Q. I run the paint shop at my plant and am faced with a never-ending problem. We manufacture large tanks that are painted inside and out. Before painting, we treat the steel with a zinc phosphate pretreatment. We are using an immersion process. Our process begins with an alkaline cleaner and then a double water rinse. This is followed by a muriatic acid pickle. Our problem is that right after the acid pickle, the tanks flash rust severely before we can get them into the zinc phosphate solution. Since the tanks are so large, and the layout of our plant is odd, it takes about 15 min to move them from the acid and rinse baths to the phosphate baths. Is there an additive that can be put into either the acid baths or the rinse bath to prevent this from happening? K.G.
A. From the description of your process, it sounds like you are pretreating rusty and oily steel before painting.

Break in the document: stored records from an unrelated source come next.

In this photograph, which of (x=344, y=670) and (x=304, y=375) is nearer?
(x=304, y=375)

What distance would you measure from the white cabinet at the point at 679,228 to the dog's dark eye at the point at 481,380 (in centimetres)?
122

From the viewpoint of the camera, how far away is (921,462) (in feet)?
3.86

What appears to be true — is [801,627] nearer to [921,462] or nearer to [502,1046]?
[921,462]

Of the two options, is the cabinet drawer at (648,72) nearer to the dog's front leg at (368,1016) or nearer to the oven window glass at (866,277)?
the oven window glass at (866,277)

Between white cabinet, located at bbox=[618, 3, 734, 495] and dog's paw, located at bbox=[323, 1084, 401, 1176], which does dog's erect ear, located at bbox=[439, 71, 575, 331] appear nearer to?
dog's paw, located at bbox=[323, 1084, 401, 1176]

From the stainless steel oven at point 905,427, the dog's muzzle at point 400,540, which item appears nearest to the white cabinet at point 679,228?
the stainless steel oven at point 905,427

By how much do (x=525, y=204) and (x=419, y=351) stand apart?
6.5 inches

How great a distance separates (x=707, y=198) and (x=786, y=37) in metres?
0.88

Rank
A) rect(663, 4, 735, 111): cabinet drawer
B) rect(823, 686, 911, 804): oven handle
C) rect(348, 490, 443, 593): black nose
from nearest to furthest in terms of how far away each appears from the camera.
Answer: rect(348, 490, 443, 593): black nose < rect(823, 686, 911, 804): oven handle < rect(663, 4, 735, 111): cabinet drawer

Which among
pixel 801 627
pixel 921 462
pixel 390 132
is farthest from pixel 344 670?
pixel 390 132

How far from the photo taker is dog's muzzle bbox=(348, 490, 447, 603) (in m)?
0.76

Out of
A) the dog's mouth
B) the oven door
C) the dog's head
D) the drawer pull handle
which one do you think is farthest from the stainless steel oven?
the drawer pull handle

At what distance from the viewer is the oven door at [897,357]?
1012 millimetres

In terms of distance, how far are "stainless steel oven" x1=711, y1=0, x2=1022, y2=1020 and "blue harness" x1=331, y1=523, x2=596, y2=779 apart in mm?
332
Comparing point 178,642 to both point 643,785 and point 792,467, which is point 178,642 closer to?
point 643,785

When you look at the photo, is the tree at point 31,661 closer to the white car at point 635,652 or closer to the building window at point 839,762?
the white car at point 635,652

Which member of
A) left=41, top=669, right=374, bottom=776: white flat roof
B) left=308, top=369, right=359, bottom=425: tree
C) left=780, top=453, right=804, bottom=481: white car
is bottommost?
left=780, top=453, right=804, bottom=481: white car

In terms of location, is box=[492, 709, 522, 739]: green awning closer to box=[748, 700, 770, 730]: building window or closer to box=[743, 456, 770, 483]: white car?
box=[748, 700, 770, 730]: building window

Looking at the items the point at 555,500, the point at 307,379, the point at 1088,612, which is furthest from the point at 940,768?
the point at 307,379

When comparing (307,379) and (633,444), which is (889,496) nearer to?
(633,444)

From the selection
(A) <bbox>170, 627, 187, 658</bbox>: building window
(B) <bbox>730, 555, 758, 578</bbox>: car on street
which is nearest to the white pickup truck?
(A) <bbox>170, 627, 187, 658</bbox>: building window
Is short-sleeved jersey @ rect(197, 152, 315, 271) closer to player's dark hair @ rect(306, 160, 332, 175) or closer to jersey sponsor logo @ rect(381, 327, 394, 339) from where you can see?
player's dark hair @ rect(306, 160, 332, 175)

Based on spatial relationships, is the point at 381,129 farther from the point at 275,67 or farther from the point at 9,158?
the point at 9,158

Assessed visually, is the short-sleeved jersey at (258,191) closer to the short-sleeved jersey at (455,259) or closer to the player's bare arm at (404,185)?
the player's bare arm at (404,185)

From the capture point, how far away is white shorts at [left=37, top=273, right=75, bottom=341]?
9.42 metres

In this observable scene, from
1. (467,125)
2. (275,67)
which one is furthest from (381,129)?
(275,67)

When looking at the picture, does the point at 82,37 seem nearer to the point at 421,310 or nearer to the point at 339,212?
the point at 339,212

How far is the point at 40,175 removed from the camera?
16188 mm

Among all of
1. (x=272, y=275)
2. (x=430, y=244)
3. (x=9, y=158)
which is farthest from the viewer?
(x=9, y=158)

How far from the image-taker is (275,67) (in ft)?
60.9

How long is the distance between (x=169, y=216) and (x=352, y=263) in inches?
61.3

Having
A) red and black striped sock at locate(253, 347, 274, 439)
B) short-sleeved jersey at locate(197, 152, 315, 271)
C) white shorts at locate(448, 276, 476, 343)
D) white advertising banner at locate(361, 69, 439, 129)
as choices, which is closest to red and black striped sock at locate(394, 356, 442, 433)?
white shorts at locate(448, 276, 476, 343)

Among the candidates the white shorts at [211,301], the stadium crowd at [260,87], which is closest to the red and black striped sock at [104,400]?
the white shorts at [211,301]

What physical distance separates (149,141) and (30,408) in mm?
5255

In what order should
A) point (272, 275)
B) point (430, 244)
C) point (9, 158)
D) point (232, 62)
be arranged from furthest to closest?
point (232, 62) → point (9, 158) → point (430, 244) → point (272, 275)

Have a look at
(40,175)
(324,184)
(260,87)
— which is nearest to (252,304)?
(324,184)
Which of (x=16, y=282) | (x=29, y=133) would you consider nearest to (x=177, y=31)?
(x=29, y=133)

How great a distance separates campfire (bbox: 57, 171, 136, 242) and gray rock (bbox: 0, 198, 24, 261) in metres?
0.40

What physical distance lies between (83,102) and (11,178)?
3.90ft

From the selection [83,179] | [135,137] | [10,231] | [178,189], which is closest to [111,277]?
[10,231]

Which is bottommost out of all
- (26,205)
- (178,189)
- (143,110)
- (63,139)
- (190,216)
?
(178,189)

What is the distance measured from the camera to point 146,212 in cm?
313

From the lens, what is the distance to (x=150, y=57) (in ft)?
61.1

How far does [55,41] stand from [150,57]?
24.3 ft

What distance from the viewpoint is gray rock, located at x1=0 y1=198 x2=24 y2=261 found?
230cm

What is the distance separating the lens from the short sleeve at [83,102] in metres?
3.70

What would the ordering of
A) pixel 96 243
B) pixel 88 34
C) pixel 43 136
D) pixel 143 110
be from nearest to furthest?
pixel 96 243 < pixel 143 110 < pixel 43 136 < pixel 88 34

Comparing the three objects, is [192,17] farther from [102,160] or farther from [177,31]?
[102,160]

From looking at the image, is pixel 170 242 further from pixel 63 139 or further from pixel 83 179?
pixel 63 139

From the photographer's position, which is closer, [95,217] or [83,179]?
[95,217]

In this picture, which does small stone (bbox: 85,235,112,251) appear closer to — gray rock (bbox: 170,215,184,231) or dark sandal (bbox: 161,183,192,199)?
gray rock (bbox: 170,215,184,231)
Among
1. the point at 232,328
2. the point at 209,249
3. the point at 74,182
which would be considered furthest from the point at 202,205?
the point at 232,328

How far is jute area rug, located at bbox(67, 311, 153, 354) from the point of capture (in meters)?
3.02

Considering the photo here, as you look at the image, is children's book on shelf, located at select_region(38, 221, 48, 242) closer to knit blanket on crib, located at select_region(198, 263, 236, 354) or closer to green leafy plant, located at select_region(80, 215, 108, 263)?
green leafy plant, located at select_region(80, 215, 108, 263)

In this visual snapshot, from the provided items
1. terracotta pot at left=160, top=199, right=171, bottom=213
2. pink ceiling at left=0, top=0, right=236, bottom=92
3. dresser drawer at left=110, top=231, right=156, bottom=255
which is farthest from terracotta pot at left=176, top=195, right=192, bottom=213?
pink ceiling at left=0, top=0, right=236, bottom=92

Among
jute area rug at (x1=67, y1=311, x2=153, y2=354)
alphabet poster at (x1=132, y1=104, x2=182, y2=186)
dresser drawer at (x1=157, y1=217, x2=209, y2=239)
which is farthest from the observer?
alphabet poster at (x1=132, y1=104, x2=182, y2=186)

The sequence seems to be right, removing oily soils before pickling, but the fifteen minute lag time between cleaning and phosphating solutions is longer than normal in a pretreatment line. This accounts for the flash rusting.
To solve the flash rusting problem, you have the following two choices: 1) Rearrange your pretreatment stations by moving the cleaning stages closer to the phosphate stage. This change would probably be an expensive use of time, materials and labor. 2) Add an anti-rust compound to your water rinse after the pickling stage. Your pretreatment chemical supplier can recommend a compound that is compatible with his materials.